The authorities worry that people will not be vaccinated
In some ways, the increasing number of Mississippi appointments is to be celebrated-this reflects the increase in supply that has prompted states across the country to open up candidates to candidates over the age of 16.
But public health experts say the backlog of unclaimed citations in Mississippi is even more worrying: large numbers.
“It’s time to do the necessary work to overcome the hesitation we encountered,” said Dr. Obi McNair, an internal medicine physician in Jackson, the state capital. His office provides a large number of vaccines, but not enough users.
Experts say that although access to rural areas in Mississippi remains an issue, the state was one of the first states to open eligibility to all adults three weeks ago, which may herald what the country will face in the coming weeks.

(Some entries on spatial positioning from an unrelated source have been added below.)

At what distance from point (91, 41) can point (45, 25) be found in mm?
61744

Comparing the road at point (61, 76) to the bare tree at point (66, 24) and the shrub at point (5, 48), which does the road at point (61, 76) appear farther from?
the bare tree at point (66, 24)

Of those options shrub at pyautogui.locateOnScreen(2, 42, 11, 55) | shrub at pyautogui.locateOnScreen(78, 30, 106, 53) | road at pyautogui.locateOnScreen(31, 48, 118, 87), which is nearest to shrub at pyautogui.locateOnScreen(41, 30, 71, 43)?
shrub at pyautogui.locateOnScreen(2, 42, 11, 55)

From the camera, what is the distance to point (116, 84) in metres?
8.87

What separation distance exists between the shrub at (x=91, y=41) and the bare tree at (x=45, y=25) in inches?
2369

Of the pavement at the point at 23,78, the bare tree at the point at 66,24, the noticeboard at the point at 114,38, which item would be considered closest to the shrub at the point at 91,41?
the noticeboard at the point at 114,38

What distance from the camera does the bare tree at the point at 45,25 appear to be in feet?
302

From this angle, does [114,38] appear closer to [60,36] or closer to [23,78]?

Indecision has national significance. Experts say that 70% to 90% of Americans must be vaccinated to immunize the country’s cattle, at which point the virus can no longer spread throughout the population.
In terms of vaccination rates, Mississippi has a long way to go. According to state data, only a quarter of Mississippi residents have received at least one injection, compared to the national average of 33%. Other southern states including Tennessee, Arkansas, Alabama and Georgia also have lower vaccination rates.
A closer look at the demographics of Mississippi can explain why the hesitation is so obvious. The state reliably voted for the Republicans, a group that is still highly skeptical of the coronavirus vaccine. According to several recent public opinion polls, nearly half of Republican men and 40% of Republican men said they do not plan to be vaccinated. In the months since the vaccine was first available, these numbers have barely increased. In contrast, only 4% of Democrats said they would not be vaccinated.
Another factor in the state’s low vaccination rate may be Mississippi’s large African-American community. According to the state’s data, this community accounts for 38% of the state’s population but 31% of the injected dose. African Americans are still very hesitant about vaccines, although self-doubt and mistrust are largely related to past government misconduct, such as the infamous Tuskegee syphilis experiment in recent months Has reduced.
According to a survey released by the Kaiser Family Foundation last week, approximately 55% of African-American adults said they have been vaccinated or plan to be vaccinated soon, an increase of 14 percentage points from February, and this rate is close to that of Hispanic America. The vaccination rate is 61% for people and 64% for whites.